Task description – Please count how many of the entries below contain the word "type", with case counting, and reply with only that number.
=-=-=-=-=
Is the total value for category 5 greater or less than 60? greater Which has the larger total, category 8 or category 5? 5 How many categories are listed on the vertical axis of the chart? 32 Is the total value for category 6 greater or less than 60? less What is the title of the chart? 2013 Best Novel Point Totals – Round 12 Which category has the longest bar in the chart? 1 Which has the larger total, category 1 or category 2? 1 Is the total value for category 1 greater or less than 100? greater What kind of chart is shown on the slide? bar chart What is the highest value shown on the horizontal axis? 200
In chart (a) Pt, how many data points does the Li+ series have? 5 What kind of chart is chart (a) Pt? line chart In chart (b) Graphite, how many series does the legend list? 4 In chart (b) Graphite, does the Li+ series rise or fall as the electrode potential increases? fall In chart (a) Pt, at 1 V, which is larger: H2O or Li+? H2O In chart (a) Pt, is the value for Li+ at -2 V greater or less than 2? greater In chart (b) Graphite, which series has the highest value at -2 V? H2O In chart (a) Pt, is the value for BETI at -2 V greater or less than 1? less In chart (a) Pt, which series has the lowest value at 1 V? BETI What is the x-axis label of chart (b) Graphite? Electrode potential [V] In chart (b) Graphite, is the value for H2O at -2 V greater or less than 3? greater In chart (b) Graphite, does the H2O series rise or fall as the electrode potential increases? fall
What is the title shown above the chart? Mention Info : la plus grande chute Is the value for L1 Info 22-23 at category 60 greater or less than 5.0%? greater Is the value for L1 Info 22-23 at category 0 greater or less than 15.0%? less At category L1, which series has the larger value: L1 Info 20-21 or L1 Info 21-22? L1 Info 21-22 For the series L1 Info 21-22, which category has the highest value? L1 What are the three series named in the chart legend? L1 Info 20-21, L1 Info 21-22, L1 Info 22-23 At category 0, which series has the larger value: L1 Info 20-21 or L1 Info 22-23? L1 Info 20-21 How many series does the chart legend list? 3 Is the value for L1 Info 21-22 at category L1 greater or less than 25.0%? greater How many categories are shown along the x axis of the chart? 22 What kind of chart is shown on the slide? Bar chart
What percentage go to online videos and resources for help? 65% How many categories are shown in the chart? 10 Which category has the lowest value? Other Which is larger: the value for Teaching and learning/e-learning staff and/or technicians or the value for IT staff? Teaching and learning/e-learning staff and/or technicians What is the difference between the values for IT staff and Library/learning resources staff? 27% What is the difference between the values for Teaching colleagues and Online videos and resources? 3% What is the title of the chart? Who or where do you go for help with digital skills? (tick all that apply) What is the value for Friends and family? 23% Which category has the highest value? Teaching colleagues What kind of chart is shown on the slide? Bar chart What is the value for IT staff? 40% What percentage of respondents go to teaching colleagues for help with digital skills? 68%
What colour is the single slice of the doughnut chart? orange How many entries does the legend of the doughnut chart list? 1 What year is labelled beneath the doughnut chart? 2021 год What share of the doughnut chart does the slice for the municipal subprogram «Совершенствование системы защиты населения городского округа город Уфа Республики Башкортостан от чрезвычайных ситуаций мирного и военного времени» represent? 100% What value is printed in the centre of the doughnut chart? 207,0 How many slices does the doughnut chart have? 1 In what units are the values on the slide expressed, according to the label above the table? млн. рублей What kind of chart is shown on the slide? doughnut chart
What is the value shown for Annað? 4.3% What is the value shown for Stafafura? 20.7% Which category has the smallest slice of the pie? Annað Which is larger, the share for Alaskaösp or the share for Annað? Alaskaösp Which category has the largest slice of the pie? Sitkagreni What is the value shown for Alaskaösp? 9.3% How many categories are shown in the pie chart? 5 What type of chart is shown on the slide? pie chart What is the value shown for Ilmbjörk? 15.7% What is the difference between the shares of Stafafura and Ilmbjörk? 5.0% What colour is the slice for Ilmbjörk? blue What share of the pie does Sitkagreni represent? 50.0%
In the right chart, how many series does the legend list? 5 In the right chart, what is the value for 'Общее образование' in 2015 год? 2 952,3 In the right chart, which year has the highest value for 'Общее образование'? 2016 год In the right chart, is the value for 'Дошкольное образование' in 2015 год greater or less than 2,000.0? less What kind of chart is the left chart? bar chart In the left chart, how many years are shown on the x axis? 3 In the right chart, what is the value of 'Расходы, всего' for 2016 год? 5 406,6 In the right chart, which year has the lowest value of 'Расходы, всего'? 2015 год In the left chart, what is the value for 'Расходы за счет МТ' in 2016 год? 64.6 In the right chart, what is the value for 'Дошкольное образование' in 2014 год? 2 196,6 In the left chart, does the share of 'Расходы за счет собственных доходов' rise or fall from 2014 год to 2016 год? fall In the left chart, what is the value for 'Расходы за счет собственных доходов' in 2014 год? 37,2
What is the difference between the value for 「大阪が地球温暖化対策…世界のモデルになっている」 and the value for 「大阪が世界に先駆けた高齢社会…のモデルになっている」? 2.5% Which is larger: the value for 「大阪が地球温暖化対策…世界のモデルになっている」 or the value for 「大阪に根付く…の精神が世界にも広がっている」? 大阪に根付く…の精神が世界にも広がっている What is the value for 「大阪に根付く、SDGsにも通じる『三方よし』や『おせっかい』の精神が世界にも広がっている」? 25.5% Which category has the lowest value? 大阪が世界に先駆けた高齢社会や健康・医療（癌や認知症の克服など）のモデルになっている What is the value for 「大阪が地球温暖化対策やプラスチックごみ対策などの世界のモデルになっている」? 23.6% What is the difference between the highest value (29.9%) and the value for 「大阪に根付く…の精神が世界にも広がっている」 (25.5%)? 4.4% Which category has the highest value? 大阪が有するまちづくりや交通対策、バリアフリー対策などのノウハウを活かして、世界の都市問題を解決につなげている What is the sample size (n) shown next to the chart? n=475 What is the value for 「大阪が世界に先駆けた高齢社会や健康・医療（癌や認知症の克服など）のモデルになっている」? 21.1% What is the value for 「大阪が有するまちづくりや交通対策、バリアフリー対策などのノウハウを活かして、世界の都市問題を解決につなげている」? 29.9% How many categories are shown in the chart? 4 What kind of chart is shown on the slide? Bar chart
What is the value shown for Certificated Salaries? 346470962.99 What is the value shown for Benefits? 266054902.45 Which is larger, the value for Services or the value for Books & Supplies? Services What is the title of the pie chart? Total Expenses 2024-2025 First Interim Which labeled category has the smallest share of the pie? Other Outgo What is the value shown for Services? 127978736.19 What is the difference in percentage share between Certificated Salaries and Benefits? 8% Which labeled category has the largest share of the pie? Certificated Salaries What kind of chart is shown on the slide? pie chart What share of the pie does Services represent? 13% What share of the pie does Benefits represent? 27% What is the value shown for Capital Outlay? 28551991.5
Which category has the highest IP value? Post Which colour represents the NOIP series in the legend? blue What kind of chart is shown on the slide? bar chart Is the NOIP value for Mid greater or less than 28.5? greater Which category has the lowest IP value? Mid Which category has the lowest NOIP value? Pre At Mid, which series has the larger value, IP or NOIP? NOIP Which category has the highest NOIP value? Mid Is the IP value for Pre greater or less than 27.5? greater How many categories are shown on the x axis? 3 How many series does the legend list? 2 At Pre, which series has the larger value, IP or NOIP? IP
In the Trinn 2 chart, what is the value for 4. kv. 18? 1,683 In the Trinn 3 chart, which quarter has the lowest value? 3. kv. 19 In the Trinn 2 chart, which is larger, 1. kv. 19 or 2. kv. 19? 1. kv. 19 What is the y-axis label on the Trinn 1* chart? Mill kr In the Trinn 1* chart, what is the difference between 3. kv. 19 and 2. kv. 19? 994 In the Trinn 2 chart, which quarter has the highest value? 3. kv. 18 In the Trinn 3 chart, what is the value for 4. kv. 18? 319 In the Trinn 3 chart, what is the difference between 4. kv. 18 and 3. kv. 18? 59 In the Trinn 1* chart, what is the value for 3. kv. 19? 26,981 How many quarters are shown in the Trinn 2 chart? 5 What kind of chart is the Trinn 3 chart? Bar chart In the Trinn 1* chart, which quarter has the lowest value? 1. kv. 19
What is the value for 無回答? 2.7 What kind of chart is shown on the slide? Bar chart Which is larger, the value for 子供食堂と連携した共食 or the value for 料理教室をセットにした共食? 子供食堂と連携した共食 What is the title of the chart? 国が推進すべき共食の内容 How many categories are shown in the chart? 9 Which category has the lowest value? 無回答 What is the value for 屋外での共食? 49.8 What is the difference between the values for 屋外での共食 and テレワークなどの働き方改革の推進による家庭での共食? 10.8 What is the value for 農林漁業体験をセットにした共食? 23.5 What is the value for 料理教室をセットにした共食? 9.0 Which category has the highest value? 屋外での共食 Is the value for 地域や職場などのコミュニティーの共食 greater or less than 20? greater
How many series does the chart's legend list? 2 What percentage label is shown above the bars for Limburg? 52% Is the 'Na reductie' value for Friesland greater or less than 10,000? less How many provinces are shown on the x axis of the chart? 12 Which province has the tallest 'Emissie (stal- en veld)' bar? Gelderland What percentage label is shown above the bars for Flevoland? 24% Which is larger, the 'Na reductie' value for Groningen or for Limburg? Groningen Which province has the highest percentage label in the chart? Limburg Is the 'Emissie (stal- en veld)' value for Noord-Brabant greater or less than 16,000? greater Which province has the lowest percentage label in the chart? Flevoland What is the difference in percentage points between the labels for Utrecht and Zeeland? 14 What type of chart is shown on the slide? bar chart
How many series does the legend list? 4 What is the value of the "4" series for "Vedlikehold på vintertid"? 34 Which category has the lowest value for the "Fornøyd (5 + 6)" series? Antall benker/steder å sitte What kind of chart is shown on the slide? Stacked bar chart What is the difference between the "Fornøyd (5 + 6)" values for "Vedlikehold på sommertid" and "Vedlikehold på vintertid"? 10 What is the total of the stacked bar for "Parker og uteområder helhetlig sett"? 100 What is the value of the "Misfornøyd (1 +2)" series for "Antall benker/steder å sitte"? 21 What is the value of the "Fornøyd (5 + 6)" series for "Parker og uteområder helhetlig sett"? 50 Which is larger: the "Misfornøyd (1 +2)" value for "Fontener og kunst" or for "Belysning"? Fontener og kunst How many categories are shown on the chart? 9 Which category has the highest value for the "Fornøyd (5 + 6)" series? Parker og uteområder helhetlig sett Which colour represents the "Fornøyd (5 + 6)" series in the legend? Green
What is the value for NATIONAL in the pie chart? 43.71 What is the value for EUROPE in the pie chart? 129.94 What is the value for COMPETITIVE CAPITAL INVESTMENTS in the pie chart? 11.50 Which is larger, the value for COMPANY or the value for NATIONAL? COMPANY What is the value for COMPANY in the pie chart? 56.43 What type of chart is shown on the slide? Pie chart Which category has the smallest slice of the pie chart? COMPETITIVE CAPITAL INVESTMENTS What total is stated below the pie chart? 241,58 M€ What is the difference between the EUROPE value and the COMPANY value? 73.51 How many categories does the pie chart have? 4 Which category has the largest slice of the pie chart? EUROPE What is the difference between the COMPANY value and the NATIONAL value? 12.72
=-=-=-=-=
Solution for this problem – 3